Gmina Swarzędz nadal nie osiągnęła kompromisu z Poznaniem w sprawie swarzędzkich linii autobusowych, które wjeżdżają do Poznania. Podpisane rok temu porozumienie obowiązuje tylko do końca grudnia. Co zatem dalej z naszą komunikacją?

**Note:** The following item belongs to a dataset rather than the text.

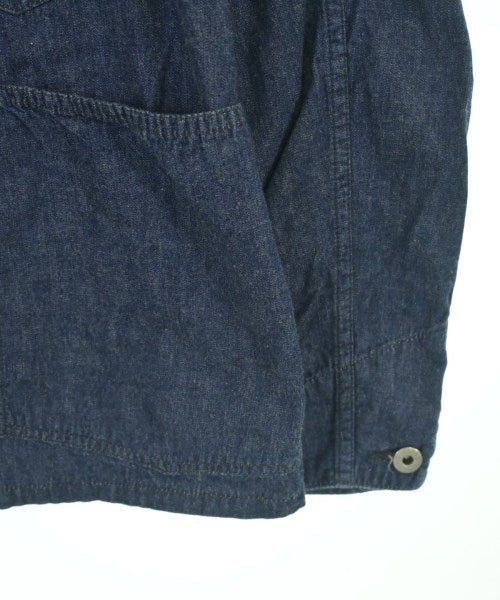 POST O'ALLS แจ็คเก็ตลำลอง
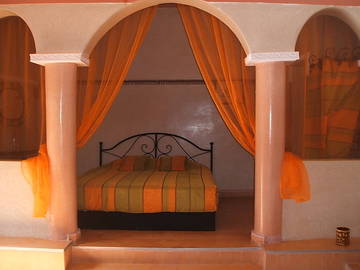 Chambre À Louer Marrakech-Tensift-Al Haouz 134973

Końcówka ubiegłego roku była nerwowa, bo nasza gmina miała problem z uzyskaniem od Poznania zgody na wjazd swarzędzkich autobusów do Poznania. Porozumienie osiągnięto dopiero pod koniec grudnia, kiedy to poznański Zarząd Transportu Miejskiego przedstawił projekt porozumienia powierzającego naszej gminie obsługę komunikacji publicznej liniami 400, 401, 405, 406, 407 i 412 na terenie miasta Poznania. Zawarcie porozumienia zostało poprzedzone przyjęciem stosownych uchwał przez Radę Miasta Poznania oraz – podczas ostatniej ubiegłorocznej sesji – przez Radę Miejską w Swarzędzu. Takie rozwiązanie obowiązuje do grudnia br. Co dalej? Swarzędzki magistrat od dłuższego już czasu informuje o prowadzonych rozmowach ze stolicą Wielkopolski. Bez większych rezultatów, bo rozmowy są trudne – wyjaśniają. W miniony poniedziałek, podczas Komisji Budżetu okazało się, że jest wstępny kompromis zawarty z prezydentem Poznania Ryszardem Grobelnym. – Rozmowy się toczą cały czas, chcemy przedłużyć porozumienie jeszcze o rok, a tym czasie dyskutować dalej, miedzy innymi na stworzeniem Statutu Związku Międzygminnego. Wstępną zgodę prezydenta Poznania już mamy, potrzebna jest jeszcze zgoda Zarządu Dróg Miejskich. Jedno jest pewne, swarzędzanie nie muszą się obawiać, co będzie od stycznia i czy autobusy wjadą do Poznania, bo my pasażerów nie zostawimy – oświadczył Mariusz Szrajbrowski, Kierownik Referatu Nadzoru Właścicielskiego i Kontroli w UMiG.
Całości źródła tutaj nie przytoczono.